Surf Trash opened the show, revelling in their first visit to Canada, despite all being minors in the country. The group is made of 15- and 18-year-old brothers Nick and Andy Scott and their buddies. The group dons a heavier edge to their garage rock vibes and despite their age and relative inexperience, they delivered their performance with skill and energy. Andy was particularly impressive, beating the skins on the drumkit flawlessly all the while pulling off punk-tinged vocals across their entire set. While their age comes across in the lyrics, they certainly have a knack for putting together a snappy, disenchanted rock song. They shared some unreleased tunes with us alongside brand new singles “Spice It Up” and “Seek the Silence”, revealing how silence can be more powerful than noise.
Waiting for the main act to take the stage, I asked myself, “Is there room for another surfy garage band in our hearts?” They certainly have their aesthetic down, with a name to inspire very trendy art for their merch, along with their visually delightful colour-blocked sun-themed backdrop. As they took the stage, Sun Room quickly proved that they’ve got the goods across their high-energy set.
The guys started off with a poppy little tune, structured and polished with a retro feel, the drum and guitar playing a call and response. Pulling in heavier doomier elements but creating levity in oooh-ing choruses, the young lads showed that they certainly knew their history. Each member has been said to incorporate separate musical influences to the group–“Luke Asgian bringing a central surf sound, Max Pinamonti bringing 70s classic rock and 80s new wave, Ashton Minnich bringing metal…” They were giving off a prom-band-in-a-teen-movie vibe; any casting director in attendance here in Hollywood North would surely give them the part. Their unique style came out strongly in their new single “Cut My Hair”, which takes a 50s doo-wop intro into hypercharged 70s punk aesthetics, getting the crowd grooving hectically.
“We almost didn’t make it through the border today so we’re extra excited to be here,” Asgian laughed off as he addressed the crowd before sharing more fresh tunes.
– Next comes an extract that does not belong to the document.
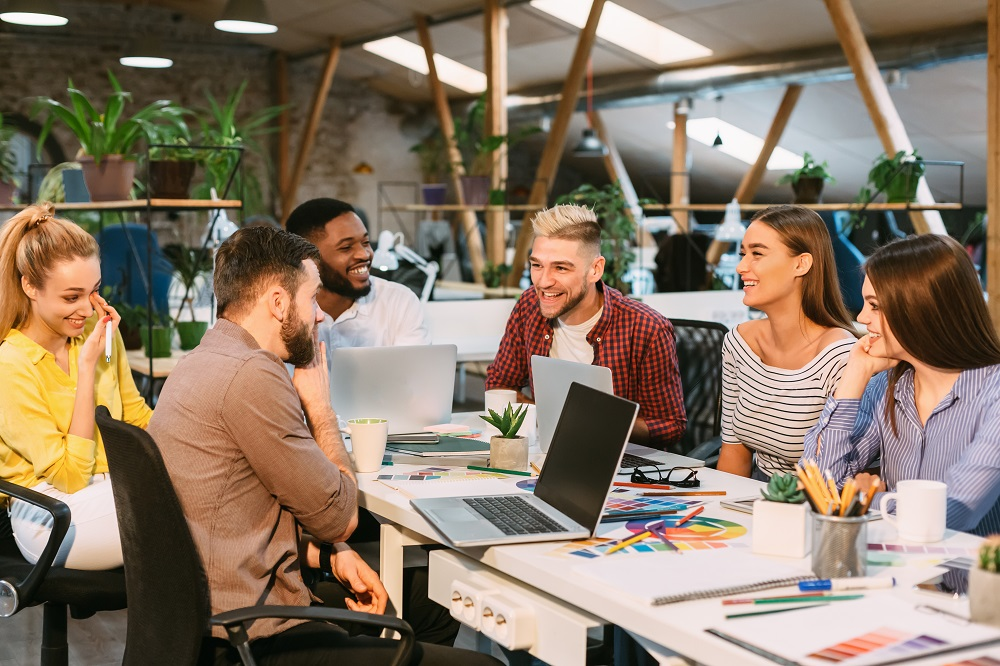 Bereit für die Unternehmensgründung? Unternehmer am Tisch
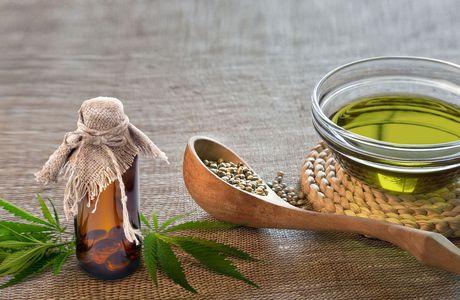 Descubren que el aceite de la planta del cannabis es altamente beneficioso para los enfermos de fibromialgia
The guys picked up the
pace for pure angsty garage crack “Kaden’s Van”, chanting the credo, “No job, no pay, don’t need it anyway!” getting the crowd hopping. Sticking with tunes from the stellar EP Outta Their Minds, Asgian continued to share, “I bought an old beat-up car that broke down all the time, so I wrote a song about my local mechanic shop.” The crowd was screaming before he could even get through the story, and they went on to belt lyrics along with clear hit-in-the-making, the vintage gem “Sunset Garage”. From Beatlesmania-esque display, Sun Room moved fluidly into a grungier sound in their next track, with echoes of Kurt Cobain haunting Asgian’s authentically off-tune vocals.
The band kept the fun going, Luke announcing that “Max has officially learned to say the alphabet backwards. He’s a little nervous, but he’s going to try it for you,” and recited it he did with a tremor of trepidation. “We’re so proud,” Luke joked. They gave a little nod to their musical roots playing the intro to the classic “Surf Rider”, which melded into their next tune. Standing in the shoes of icons from the 60s and 70s, the lads are putting their own contemporary spin on the genre and invoking their own point of view. Tidbits from The Beach Boys’ back catalogue or Iggy Pop’s “Lust for Life” bubbled up in glimpses throughout the set, all the while pulling out some very creative drum features, wandering basslines, and scrubalicious guitaring.
Reaching the end of the set, Sun Room pulled out all the stops, playing popular grooves like “Sol del Sur”, a track that could easily fold into any summertime playlist or slip seamlessly into an indie movie soundtrack. Encapsulating their laid-back ethos with “At Least I Tried”, the band managed to radiate slacker energy while whipping the front rows into an excited mosh party. An organic-feeling encore of “Cadillac” absolutely shook the house down. Sun Room will be heading on down the coast next, back to terra cognita, and taking their repertoire of garage party rock in their musical wake. Sunshine joy awaits anyone who chooses to check them out in their merry way.